The quick briefing regarding the design flaw in the Mark Fifteen arming
sequence left Oleander a bit confused, but as she saw the scenarios submitted by the other
officers, she felt a chill settle between her shoulder blades. Apparently, test codes could be
substituted for operational arming codes, provided they were downloaded to the warhead package
during a certain sequence of environmental conditions. This involved entry of valid test codes,
quickly followed by a rapid increase and decrease in gravitational force, called an “S”

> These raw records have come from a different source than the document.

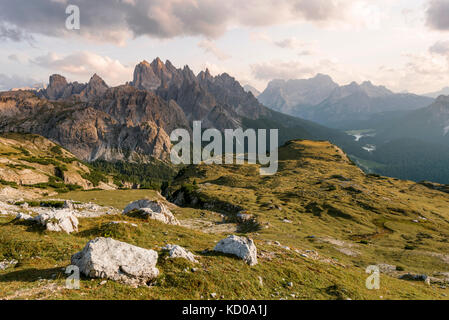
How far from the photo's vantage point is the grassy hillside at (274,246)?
1894 centimetres

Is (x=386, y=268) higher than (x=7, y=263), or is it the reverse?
(x=7, y=263)

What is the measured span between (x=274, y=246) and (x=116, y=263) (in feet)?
91.0

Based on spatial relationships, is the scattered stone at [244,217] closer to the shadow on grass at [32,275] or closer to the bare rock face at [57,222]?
the bare rock face at [57,222]

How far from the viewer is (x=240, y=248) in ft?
89.1

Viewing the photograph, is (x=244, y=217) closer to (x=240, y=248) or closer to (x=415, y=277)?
(x=415, y=277)

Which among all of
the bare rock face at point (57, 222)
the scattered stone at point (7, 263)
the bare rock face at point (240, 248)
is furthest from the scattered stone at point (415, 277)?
the scattered stone at point (7, 263)

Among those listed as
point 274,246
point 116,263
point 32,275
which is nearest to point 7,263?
point 32,275

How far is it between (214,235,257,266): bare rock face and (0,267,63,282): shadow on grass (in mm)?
15414

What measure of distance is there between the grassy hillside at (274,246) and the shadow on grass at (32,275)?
0.21 feet

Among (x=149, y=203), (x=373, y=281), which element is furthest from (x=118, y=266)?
(x=149, y=203)

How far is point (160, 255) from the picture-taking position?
74.9 ft

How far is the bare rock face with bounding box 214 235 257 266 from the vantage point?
86.9 feet
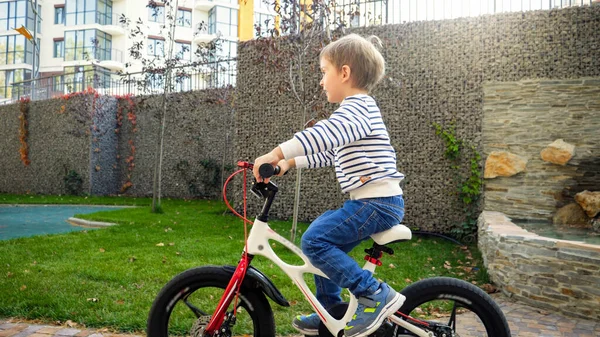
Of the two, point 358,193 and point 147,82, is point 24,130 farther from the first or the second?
point 358,193

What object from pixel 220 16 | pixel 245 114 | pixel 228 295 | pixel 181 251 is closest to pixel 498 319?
pixel 228 295

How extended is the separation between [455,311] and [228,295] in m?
1.07

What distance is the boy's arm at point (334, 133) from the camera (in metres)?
2.05

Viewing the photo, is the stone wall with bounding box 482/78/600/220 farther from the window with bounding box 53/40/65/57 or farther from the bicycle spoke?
the window with bounding box 53/40/65/57

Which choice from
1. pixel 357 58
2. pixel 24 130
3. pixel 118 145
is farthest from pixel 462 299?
pixel 24 130

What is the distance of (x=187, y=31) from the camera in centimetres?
3138

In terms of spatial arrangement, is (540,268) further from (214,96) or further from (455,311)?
(214,96)

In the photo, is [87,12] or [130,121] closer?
[130,121]

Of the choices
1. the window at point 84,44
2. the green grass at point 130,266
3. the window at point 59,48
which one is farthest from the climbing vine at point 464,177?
the window at point 59,48

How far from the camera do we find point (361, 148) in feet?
7.40

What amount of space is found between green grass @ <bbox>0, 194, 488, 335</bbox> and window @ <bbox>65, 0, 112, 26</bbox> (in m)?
24.4

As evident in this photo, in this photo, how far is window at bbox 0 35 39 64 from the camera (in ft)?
97.9

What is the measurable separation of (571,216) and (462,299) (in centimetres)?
568

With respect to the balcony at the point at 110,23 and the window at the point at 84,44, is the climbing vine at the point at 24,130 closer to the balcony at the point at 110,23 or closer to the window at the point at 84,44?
the window at the point at 84,44
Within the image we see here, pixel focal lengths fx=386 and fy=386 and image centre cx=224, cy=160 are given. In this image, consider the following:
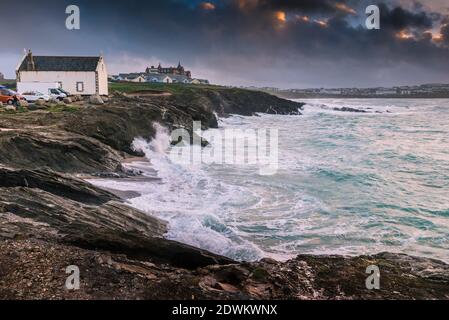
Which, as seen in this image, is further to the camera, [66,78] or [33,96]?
[66,78]

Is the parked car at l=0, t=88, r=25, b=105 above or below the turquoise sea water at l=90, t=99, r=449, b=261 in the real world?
above

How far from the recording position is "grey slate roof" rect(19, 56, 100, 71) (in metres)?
59.0

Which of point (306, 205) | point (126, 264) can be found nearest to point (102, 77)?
point (306, 205)

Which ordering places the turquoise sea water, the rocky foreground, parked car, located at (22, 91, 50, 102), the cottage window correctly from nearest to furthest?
the rocky foreground < the turquoise sea water < parked car, located at (22, 91, 50, 102) < the cottage window

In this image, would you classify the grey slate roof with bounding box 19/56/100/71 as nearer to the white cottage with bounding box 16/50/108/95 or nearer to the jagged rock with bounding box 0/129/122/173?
the white cottage with bounding box 16/50/108/95

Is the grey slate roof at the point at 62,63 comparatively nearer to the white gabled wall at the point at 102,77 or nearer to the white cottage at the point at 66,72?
the white cottage at the point at 66,72

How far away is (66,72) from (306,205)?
2038 inches

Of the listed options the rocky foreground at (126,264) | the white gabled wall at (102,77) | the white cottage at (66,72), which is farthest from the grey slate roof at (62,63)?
the rocky foreground at (126,264)

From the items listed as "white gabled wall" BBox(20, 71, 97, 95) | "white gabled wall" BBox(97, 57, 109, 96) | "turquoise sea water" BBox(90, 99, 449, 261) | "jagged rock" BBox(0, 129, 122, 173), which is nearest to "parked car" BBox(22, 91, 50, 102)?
"white gabled wall" BBox(20, 71, 97, 95)

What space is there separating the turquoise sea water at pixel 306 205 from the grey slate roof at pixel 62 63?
34.0 meters

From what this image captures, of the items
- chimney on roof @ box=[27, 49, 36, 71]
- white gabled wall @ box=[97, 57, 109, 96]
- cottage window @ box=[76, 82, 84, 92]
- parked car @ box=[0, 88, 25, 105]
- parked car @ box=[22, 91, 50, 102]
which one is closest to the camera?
parked car @ box=[0, 88, 25, 105]

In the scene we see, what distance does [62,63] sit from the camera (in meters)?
59.6

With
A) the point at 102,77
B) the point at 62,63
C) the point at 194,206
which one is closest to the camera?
the point at 194,206

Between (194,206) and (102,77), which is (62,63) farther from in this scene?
(194,206)
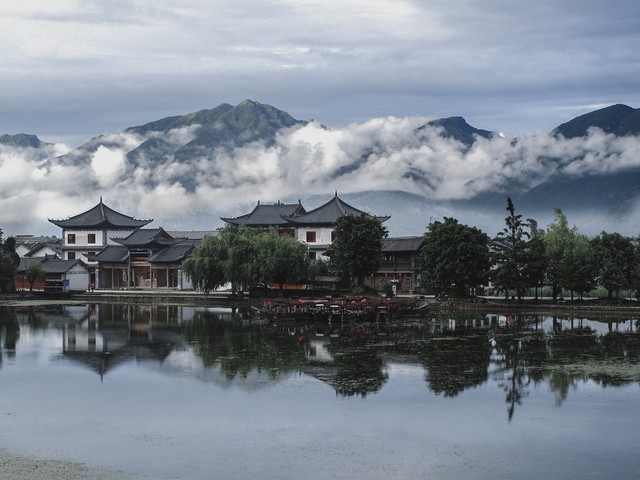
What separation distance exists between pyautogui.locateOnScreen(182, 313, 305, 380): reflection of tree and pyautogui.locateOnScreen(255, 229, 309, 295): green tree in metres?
12.9

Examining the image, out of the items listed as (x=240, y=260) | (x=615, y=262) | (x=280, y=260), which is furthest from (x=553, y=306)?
(x=240, y=260)

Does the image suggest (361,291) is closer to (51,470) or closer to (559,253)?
(559,253)

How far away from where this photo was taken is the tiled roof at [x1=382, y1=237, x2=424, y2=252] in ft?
232

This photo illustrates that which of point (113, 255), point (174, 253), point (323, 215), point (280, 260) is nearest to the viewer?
point (280, 260)

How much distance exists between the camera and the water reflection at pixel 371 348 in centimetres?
2825

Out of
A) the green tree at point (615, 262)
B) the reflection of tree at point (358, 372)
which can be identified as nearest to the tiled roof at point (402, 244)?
the green tree at point (615, 262)

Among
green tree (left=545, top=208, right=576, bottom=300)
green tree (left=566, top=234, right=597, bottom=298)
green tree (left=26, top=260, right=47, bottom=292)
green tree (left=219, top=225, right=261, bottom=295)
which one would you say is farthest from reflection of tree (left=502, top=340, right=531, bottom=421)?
green tree (left=26, top=260, right=47, bottom=292)

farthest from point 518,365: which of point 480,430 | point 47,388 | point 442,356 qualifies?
point 47,388

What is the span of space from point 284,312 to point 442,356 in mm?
17610

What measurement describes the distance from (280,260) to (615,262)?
22.6 m

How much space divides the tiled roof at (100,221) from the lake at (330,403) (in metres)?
52.9

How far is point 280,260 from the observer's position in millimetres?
61312

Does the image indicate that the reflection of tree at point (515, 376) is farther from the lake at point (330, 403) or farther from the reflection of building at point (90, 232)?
the reflection of building at point (90, 232)

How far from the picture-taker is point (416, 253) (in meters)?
70.9
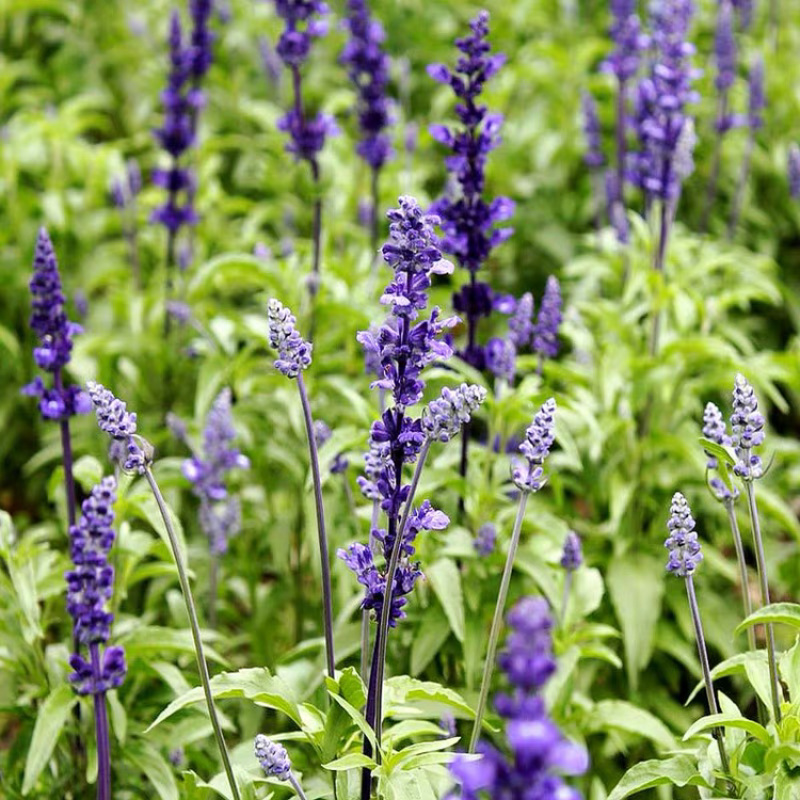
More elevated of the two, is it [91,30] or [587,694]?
[91,30]

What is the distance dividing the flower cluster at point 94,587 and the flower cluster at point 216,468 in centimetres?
150

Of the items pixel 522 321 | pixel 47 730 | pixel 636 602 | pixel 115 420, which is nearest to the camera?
pixel 115 420

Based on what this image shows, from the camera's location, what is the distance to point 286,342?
2629mm

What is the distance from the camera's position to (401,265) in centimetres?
256

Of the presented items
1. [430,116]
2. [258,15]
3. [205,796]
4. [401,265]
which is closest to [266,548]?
[205,796]

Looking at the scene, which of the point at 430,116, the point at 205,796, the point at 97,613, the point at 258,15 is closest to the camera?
the point at 97,613

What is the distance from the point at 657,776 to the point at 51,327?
2.23 metres

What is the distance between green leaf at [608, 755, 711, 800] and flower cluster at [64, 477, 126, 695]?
4.17 feet

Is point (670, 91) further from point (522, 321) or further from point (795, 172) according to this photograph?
point (522, 321)

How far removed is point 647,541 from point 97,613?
9.70ft

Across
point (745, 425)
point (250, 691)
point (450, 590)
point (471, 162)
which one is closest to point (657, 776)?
point (745, 425)

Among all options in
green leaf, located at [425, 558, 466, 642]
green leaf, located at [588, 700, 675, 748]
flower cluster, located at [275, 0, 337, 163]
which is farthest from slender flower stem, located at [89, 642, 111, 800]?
flower cluster, located at [275, 0, 337, 163]

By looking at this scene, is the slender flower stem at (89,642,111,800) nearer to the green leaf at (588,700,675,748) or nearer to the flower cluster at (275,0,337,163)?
the green leaf at (588,700,675,748)

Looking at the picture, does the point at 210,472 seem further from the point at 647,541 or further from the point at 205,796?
the point at 647,541
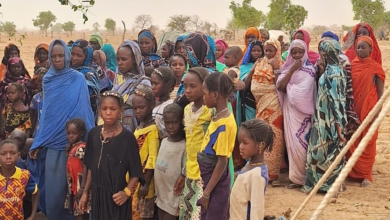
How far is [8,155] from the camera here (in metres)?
4.52

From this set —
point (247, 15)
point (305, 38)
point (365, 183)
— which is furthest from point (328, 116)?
point (247, 15)

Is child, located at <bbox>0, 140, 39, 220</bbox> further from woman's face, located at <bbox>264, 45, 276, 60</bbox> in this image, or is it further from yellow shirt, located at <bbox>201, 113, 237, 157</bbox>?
woman's face, located at <bbox>264, 45, 276, 60</bbox>

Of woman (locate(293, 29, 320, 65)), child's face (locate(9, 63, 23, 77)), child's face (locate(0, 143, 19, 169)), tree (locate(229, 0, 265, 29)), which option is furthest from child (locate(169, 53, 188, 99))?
tree (locate(229, 0, 265, 29))

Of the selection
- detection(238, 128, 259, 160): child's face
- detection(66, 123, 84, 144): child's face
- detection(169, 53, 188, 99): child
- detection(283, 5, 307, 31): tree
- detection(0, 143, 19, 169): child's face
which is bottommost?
detection(0, 143, 19, 169): child's face

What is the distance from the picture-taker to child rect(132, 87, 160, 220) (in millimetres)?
4500

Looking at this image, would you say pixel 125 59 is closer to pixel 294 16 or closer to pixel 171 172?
pixel 171 172

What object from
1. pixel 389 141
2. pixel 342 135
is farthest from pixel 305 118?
pixel 389 141

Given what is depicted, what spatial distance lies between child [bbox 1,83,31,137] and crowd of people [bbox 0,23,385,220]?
0.01 metres

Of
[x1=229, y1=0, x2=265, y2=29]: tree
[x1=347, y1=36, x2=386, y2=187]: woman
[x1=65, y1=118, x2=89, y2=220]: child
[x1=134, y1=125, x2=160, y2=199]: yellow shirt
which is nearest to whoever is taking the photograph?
[x1=134, y1=125, x2=160, y2=199]: yellow shirt

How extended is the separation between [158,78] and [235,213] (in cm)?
156

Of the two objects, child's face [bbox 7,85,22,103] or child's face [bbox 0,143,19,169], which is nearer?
child's face [bbox 0,143,19,169]

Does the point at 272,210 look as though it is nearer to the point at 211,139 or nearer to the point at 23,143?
the point at 211,139

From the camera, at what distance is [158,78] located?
4.70 metres

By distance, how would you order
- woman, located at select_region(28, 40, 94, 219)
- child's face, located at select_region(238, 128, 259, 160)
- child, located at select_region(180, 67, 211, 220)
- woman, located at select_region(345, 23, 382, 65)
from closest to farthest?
child's face, located at select_region(238, 128, 259, 160) → child, located at select_region(180, 67, 211, 220) → woman, located at select_region(28, 40, 94, 219) → woman, located at select_region(345, 23, 382, 65)
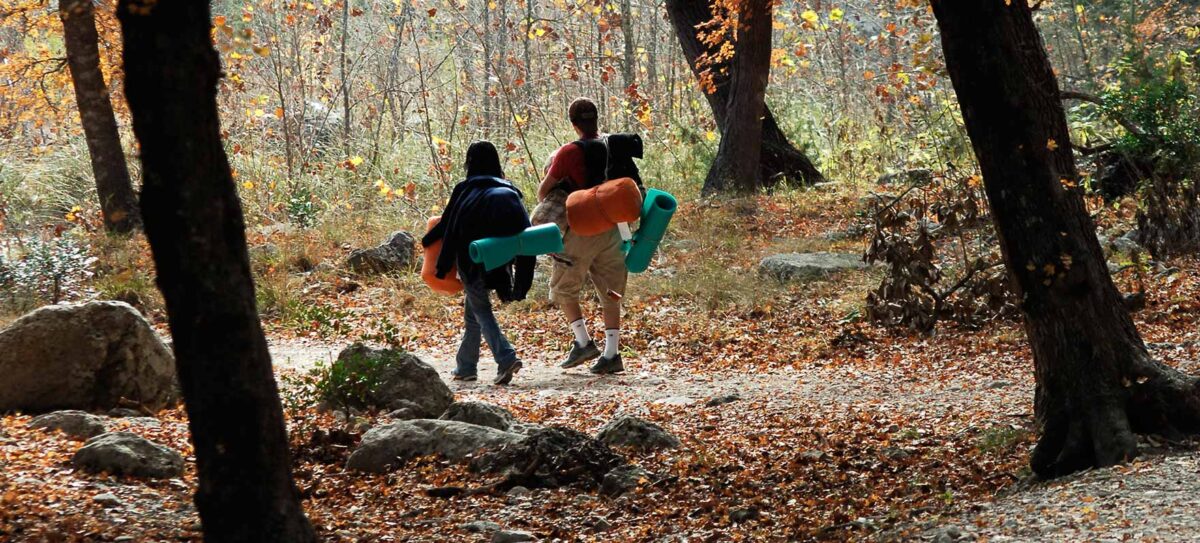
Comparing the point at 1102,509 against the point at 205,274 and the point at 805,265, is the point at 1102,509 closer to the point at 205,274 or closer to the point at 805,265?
the point at 205,274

maneuver based upon the graph of force versus time.
Every officer in the room had figured out a way to get the weapon to arm
and possibly detonate. Oleander compared the scenarios. They all had a space vehicle hauling
the warhead dangerously near a gravitational well, such as a sun or near-sunlike gas giant. She
gave scenarios using manned vehicles a higher priority than those using remotely piloted
vehicles, remembering Edones’s martyrdom factor.
There were plenty of hypotheses regarding how the isolationists might
interface with the package and
where
they’d detonate it.
Unfortunately,
where
related to
why
,
which nobody understood. Everyone was guessing.
“I’ve got him. Boarding at—” Floros yelped and clamped her jaw
shut.
Oleander put down her slate. Edones stood up, waiting.
Floros’s complexion paled. “Both Tahir Rouxe and his father, Abram
Hadrian Rouxe, left Athens Point under assumed identities prepared by other members of their
tribe. Civilian security was lax, since they didn’t fool my analysis.”
“Where were they going?” Edones asked.
Floros’s mouth twitched. “It’s G-145, sir. There’s been no response from
anyone from that system for almost eight hours. Several Konstantinople Prime University
sophists have issued complaints, saying they were cut off from archeological data because of a
governmental conspiracy.”
Suddenly, all the Autonomist ear bugs alarmed in emergency mode, in that
irritating way audible to everyone standing near. Oleander’s hand jerked up to silence hers, a
motion that echoed Edones, Floros, and Bernard.
“That’s the
Bright Crescent
with a
high-priority message,” Floros said. “Pilgrimage Headquarters has issued Declarations of
Emergency to both the Consortium and the League.”
 
Ariane hid her hands under her folded arms and tightened them into
fists. Her first reaction at the sight of the homicidal redhead was to force an apology,
preferably through pummeling. However, she’d spent her adult life trusting her senses but not
always acting on her first reaction. Right now, her senses told her she wasn’t in danger. She
remained standing as Parmet’s first wife introduced herself as Garnet Westwind Tachawee and
gestured at the redhead, who threw herself onto the ledge.
“That’s Sabina Sky Cavanagh, my co-wife. They’ve taken our son, Chander,
and husband, Isrid, or rather State Prince Isrid Sun Parmet,” Garnet said.
Colonel Dokos introduced everyone already in the room, getting around to
Ariane last. Sabina’s hand, initially lying against her thigh, flashed a signal. Garnet
stiffened.
Ariane stepped forward to stand in front of Garnet, making sure she was
out of kicking range. This wife might be just as vengeful.
“I think Sabina feels we’re enemies,” Ariane said to Garnet. “I might
have agreed, six months ago. However, wouldn’t you say it’s time to forget the war, under the
current circumstances?”
“Fine words,” Sabina said coldly from the bench. “You heal quickly,
Kedros. Don’t speak to her, Garnet—someone will be rescuing us soon.”
Garnet’s head jerked back to look at Ariane’s face. Her warm hazel gaze
slowly examined the bruises. Then she looked back at Sabina, whose hand signals were hidden
from everyone in the room except Garnet and Ariane. Garnet’s face paled.